Exercise prompt.
Please output, unchanged, the lines of the data between the line containing "Is (426,275) nearer" and the line containing "the white house at [320,235] →", inclusive.

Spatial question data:
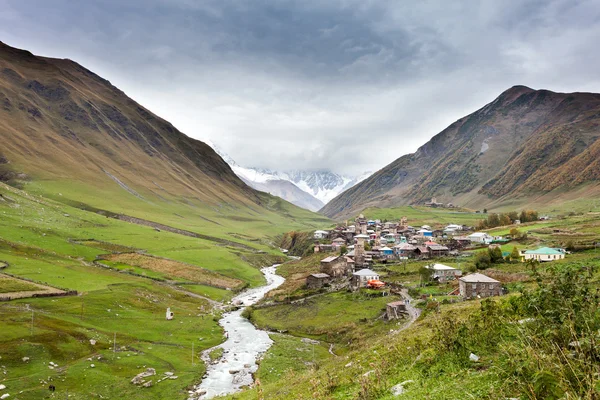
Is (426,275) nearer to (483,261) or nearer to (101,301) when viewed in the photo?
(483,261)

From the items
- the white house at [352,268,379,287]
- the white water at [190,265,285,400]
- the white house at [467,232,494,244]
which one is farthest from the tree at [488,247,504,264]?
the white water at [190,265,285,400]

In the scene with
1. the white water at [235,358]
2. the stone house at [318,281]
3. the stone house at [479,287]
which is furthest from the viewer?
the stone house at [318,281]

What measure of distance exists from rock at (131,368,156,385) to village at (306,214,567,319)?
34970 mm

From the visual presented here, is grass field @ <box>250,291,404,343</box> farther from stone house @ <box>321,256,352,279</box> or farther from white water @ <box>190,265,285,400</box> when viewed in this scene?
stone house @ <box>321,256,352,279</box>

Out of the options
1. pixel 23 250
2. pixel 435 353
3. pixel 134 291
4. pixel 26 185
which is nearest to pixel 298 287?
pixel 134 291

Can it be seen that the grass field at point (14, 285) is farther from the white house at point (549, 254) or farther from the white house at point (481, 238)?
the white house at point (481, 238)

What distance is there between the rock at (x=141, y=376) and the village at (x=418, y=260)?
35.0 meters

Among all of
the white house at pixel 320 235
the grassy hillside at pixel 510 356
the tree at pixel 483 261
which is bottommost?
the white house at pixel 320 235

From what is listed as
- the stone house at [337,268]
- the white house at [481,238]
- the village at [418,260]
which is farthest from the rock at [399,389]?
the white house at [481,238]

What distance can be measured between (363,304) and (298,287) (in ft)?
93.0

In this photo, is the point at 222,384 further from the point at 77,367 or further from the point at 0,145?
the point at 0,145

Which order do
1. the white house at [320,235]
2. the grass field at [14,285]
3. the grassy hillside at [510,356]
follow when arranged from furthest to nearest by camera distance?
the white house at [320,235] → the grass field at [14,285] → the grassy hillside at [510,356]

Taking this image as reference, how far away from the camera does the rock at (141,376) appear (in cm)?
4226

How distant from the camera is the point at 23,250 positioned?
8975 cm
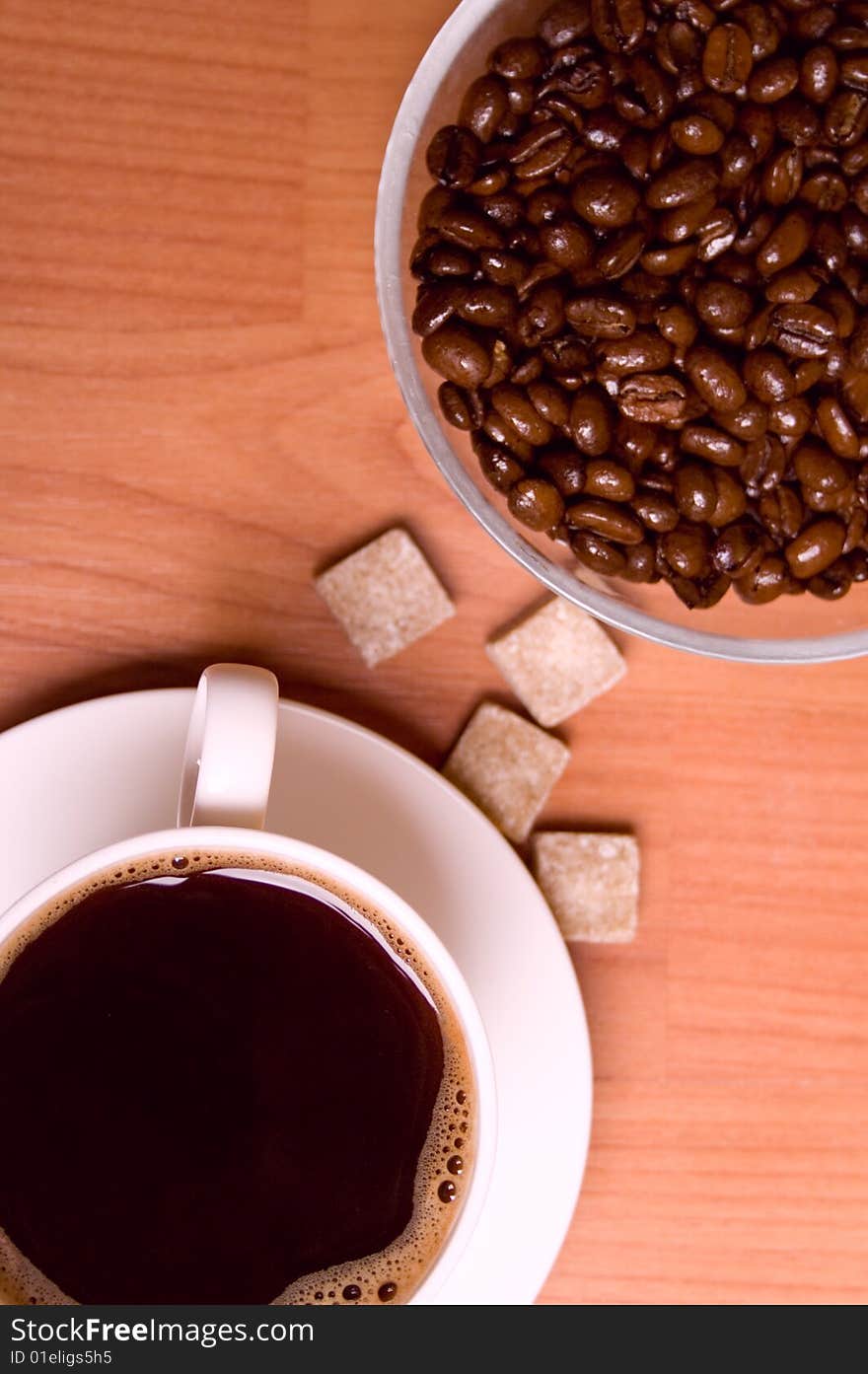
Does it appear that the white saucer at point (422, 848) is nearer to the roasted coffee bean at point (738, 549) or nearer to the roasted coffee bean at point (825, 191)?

* * *

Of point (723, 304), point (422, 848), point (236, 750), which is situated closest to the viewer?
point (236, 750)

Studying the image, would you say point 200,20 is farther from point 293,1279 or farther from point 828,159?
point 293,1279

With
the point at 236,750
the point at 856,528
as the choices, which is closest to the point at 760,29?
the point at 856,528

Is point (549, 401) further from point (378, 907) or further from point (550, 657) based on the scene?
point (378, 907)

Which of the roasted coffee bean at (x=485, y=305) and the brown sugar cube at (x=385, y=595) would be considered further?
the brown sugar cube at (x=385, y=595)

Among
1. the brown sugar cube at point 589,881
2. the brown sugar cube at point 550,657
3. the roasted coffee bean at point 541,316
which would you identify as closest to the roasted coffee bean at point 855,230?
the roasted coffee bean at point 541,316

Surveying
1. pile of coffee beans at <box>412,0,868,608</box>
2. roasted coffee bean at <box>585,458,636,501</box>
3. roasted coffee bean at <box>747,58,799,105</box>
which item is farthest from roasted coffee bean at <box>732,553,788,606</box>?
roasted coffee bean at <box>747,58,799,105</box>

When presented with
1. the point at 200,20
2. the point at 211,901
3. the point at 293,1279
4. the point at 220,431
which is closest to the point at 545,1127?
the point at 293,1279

Task answer.
Is (426,275) nearer to (483,261) or nearer to (101,301) when viewed in the photo?
(483,261)

From the items
- the white house at [352,268,379,287]
- the white water at [190,265,285,400]
- the white house at [467,232,494,244]
which one is farthest from the tree at [488,247,504,264]?
the white water at [190,265,285,400]

In the scene with
1. the white water at [235,358]
2. the stone house at [318,281]
3. the stone house at [479,287]
which is furthest from the viewer?
the stone house at [318,281]

What measure of distance exists from rock at (131,368,156,385) to village at (306,214,567,319)?
34970 mm

From the visual presented here, is grass field @ <box>250,291,404,343</box> farther from stone house @ <box>321,256,352,279</box> or farther from white water @ <box>190,265,285,400</box> when viewed in this scene?
stone house @ <box>321,256,352,279</box>

Out of the options
1. pixel 23 250
2. pixel 435 353
3. pixel 134 291
4. pixel 26 185
which is nearest to pixel 298 287?
pixel 134 291

Can it be seen that the grass field at point (14, 285) is farther from the white house at point (549, 254) or farther from the white house at point (481, 238)?
the white house at point (481, 238)

What distance is there between the rock at (x=141, y=376) and the village at (x=418, y=260)?
35.0 meters

Among all of
the white house at pixel 320 235
the grassy hillside at pixel 510 356
the tree at pixel 483 261
which is bottommost?
the white house at pixel 320 235

From what is listed as
- the stone house at [337,268]
- the white house at [481,238]
- the village at [418,260]
which is farthest from the rock at [399,389]?
the white house at [481,238]

What distance can be measured between (363,304) and (298,287) (in ft)?
93.0

In this photo, is the point at 222,384 further from the point at 77,367 or further from the point at 0,145?
the point at 0,145

Which order do
1. the white house at [320,235]
2. the grass field at [14,285]
3. the grassy hillside at [510,356]
follow when arranged from furthest to nearest by camera distance?
the white house at [320,235] → the grass field at [14,285] → the grassy hillside at [510,356]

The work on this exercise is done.